A afirmação remete-nos para o paradoxo do futebol brasileiro. Principal exportador de atletas para os campeonatos europeus (em 2013, foram 471, sendo que, segundo contas do PÚBLICO, feitas antes deste Mundial, com base no site Transfermarkt, nos últimos oito anos, os emblemas brasileiros terão recebido mais de 1000 milhões de euros em vendas de jogadores), o futebol em Terras de Vera Cruz não parece arranjar forma de se libertar de um problema: o actual momento do campeonato brasileiro, que persiste em ser notícia pelos casos de violência e pelos estádios vazios (no ano passado, a taxa de ocupação dos mesmos não foi além dos 26%). Mais: 85% dos clubes não têm actividade durante o ano inteiro, ficando parados após os estaduais.

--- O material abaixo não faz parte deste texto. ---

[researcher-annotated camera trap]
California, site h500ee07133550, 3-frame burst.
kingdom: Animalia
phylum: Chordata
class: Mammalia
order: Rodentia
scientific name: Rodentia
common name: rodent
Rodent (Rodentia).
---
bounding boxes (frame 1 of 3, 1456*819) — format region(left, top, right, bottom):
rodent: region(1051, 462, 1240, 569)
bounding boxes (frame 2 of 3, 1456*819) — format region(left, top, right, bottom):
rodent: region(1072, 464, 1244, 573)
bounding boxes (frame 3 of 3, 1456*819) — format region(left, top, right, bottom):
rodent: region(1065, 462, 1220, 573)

E no país de Angela Merkel? Bem, o cenário não podia ser mais diferente. De acordo com dados apresentados pelo site brasileiro UOL, os alemães investiram, entre 2000 e 2013, perto de 460 milhões de euros em formação.

A “revolução” foi empreendida após o fracasso da "Mannschaft" no Europeu de 2000 (a selecção alemã não passou da fase de grupos). A partir daí, a Liga impôs que os clubes teriam de ter academias formadoras de jovens jogadores e a própria Federação alemã de futebol (DBF) passou a criar centros de treino para crianças abaixo de 14 anos, juntamente com as escolas. Junte-se a isso a legislação adoptada para controlar os gastos e a administração dos clubes e o envio de muitos dos técnicos do país para alguns dos centros de treino de excelência da Europa e percebe-se porque é que, nos últimos anos, a percentagem de jogadores alemães no principal campeonato do país aumentou ao mesmo ritmo que os emblemas da Bundesliga se foram impondo nas competições europeias – a final da Liga dos Campeões de 2013, entre Bayern de Munique e Borussia de Dortmund, foi o expoente disso mesmo.

Se os 7-1 do Mineirão tornam quase insustentável a continuidade de Scolari, a quem, desta vez, nem a Nossa Senhora do Caravaggio valeu? É incontornável. Mas, perante este cenário, parece claro que reduzir o fracasso do Brasil e o sucesso retumbante da Alemanha a uma coincidência de contornos agridoces, é tudo menos razoável.